BEAR BUTTE, SOUTH DAKOTA: Gathering of Nations encampment begins; Sheriff's department says permit required
6 July 2006
BEAR BUTTE, SOUTH DAKOTA: Gathering of Nations encampment begins; Sheriff's
department says permit required
by Mark Frey
On 3 July, Christian Peacemaker Teams (CPT) placed a small team at Bear
Butte, SD to provide a supportive presence for n Inter-Tribal Coalition
encampment. People organizing the encampment are trying to prevent the
development of the Bear Butte mountain area. The Coalition invited CPT to
assist with camp logistics, provide observation and documentation of
activities, and possibly intervene if pro-development people threaten the
nonviolent encampment with violence.
The United States agreed in an 1868 treaty that Bear Butte--along with much
of western South Dakota--was the territory of the Lakota. The U.S. very
soon violated that treaty when European American settlers discovered gold in
the Black Hills; today Bear Butte is a state park.

• Problems to work on
A: According to the Bear Butte report, why did Christian Peacemaker Teams place a team at Bear Butte? Answer in one to three sentences.
B: Write a continuation of the Bear Butte report, beginning right after its last sentence.
This data comes from a separate source.

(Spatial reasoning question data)
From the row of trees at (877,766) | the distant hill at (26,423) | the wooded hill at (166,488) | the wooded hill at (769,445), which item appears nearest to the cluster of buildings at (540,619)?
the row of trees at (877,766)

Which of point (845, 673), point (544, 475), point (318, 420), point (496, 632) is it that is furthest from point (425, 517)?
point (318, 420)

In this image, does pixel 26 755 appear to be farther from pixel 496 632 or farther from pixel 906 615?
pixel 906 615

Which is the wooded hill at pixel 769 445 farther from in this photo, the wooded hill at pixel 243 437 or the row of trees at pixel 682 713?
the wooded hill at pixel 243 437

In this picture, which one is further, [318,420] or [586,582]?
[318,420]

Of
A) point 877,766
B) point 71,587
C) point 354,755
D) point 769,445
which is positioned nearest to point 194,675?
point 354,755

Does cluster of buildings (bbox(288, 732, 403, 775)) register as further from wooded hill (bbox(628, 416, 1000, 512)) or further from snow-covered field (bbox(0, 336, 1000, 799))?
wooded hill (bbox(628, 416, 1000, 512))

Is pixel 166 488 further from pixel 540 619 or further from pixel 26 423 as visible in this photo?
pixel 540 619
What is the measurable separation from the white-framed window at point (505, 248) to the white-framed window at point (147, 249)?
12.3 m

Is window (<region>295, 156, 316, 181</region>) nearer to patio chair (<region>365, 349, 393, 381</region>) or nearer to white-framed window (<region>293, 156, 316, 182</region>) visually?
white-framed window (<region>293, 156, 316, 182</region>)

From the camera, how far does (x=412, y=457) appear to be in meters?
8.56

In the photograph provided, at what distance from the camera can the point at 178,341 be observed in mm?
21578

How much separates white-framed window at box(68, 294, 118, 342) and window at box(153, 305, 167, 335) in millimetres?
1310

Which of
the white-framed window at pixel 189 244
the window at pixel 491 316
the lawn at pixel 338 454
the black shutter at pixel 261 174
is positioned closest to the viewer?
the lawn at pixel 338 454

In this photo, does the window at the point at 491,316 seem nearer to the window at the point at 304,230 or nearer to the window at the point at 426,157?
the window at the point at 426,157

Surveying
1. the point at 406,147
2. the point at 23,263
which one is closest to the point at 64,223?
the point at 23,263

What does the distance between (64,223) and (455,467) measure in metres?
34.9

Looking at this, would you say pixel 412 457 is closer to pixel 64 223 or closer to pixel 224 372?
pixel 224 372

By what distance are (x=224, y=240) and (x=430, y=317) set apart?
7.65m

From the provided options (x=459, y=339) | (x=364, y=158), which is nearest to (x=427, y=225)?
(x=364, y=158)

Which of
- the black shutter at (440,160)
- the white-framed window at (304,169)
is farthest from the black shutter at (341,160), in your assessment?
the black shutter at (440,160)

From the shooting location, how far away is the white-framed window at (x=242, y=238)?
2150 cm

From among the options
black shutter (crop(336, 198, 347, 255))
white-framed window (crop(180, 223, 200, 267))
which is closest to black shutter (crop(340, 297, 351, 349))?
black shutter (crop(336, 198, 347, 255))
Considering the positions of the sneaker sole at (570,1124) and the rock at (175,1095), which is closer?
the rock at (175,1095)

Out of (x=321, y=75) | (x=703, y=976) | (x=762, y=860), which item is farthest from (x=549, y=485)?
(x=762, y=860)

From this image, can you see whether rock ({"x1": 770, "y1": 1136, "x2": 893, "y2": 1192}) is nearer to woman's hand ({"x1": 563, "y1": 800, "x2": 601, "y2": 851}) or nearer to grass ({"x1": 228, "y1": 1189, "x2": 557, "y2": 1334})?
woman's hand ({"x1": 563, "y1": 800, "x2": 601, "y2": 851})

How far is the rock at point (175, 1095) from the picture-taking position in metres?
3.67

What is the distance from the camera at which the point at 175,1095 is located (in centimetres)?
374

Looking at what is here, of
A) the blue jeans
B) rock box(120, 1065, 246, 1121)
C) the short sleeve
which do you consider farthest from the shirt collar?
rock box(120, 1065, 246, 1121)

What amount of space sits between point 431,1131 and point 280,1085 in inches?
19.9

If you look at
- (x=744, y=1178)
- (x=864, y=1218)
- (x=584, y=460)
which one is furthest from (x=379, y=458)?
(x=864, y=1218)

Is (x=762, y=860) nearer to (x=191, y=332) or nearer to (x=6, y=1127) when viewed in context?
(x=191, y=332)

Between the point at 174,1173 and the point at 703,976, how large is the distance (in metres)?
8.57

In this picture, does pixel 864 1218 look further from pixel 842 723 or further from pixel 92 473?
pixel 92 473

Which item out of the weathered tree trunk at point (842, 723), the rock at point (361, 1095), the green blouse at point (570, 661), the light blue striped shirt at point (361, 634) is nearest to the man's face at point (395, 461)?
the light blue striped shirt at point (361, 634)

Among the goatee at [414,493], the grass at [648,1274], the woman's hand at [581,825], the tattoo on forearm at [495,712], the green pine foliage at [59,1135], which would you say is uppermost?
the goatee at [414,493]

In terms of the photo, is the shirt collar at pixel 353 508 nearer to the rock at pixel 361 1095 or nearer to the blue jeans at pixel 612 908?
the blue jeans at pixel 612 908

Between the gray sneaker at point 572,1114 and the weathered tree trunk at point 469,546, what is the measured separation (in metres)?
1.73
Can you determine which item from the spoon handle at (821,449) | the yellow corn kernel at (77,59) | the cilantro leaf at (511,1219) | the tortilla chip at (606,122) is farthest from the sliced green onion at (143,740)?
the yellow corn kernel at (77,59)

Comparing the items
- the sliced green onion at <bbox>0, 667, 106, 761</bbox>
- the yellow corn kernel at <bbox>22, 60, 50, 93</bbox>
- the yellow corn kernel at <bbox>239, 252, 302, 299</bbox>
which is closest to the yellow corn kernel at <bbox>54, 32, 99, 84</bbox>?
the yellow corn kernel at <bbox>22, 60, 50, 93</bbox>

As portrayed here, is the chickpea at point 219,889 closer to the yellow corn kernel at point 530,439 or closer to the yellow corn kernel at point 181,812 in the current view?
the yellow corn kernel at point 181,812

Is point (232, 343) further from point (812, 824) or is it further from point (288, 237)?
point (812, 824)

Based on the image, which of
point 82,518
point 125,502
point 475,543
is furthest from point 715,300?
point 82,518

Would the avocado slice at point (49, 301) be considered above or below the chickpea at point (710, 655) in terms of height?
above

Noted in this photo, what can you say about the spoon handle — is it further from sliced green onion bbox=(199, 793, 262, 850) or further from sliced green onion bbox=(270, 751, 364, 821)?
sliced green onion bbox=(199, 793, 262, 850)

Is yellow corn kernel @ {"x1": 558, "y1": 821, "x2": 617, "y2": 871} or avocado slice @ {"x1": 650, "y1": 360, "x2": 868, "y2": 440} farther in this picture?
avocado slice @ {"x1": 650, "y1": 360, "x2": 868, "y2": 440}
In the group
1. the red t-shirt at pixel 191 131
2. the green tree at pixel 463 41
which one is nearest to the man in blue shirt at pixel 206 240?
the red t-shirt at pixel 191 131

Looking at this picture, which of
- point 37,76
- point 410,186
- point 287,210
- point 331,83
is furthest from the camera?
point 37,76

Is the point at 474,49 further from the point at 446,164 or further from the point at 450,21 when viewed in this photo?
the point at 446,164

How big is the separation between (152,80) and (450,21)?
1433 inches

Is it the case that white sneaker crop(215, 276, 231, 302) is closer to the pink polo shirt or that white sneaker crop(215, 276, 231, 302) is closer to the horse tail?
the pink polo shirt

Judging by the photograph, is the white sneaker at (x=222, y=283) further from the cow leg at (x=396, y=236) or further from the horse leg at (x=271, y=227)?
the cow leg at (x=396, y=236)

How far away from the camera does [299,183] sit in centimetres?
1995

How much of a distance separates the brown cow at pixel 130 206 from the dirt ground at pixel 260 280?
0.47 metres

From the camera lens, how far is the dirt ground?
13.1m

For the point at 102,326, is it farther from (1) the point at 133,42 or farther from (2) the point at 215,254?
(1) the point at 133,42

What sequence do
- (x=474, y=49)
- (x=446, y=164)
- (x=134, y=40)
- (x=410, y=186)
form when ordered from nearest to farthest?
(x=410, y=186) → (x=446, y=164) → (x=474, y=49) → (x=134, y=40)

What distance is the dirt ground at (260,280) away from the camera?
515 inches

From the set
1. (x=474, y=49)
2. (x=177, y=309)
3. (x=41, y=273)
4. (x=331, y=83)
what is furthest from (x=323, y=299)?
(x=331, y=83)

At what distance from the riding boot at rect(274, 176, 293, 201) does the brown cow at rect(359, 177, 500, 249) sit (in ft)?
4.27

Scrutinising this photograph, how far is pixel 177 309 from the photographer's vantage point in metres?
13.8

• Answers to each task
A: The team went to give a supportive presence to an Inter-Tribal Coalition encampment whose organizers are trying to prevent development of the Bear Butte mountain area. The Coalition invited CPT to help with camp logistics, observe and document activities, and possibly intervene if pro-development people threatened the nonviolent encampment with violence.

B:
The Gathering of the Nations encampment kicked off on 4 July at the base of
Bear Butte with sacred ceremonies, speakers from a range of Native and
non-Native allies and meetings among tribal leaders. One of the meetings--
between the Lakota chief and the chief of the Northern Cheyenne Nation--was
the first meeting between these Nations' chiefs since 1868.
Although the encampment is on land owned by the Rosebud Sioux Tribe, on 5
July, Sheriff's authorities told participants that they needed a $500 permit
to camp there. Camp leadership is discussing how to respond.
Over 100 people have participated in the encampment so far.
Bear Butte mountain, sacred to many Native peoples, is located just outside
Sturgis, SD, host to the annual Sturgis Bike Week motorcycle rally which may
draw more than half a million people 7-13 August 2006. Arizona developer
Jay Allen is building what he boasts is the largest biker bar in the world,
including a concert-venue amphitheater, within easy sight of Bear Butte
Tribal Organizers explained the importance of Bear Butte in a statement:
"While all of Mother Earth is Sacred, while all the Black Hills are sacred,
Mato Paha (Bear Butte) is under the most direct threat, so we will gather
there to send our voice to our Creator and our Ancestors and ask them to
stand with us, ask our Sacred Mountain to stand with us, to protect the
Lakota people and the many other Tribal Nations who hold Bear Butte as
Sacred . . .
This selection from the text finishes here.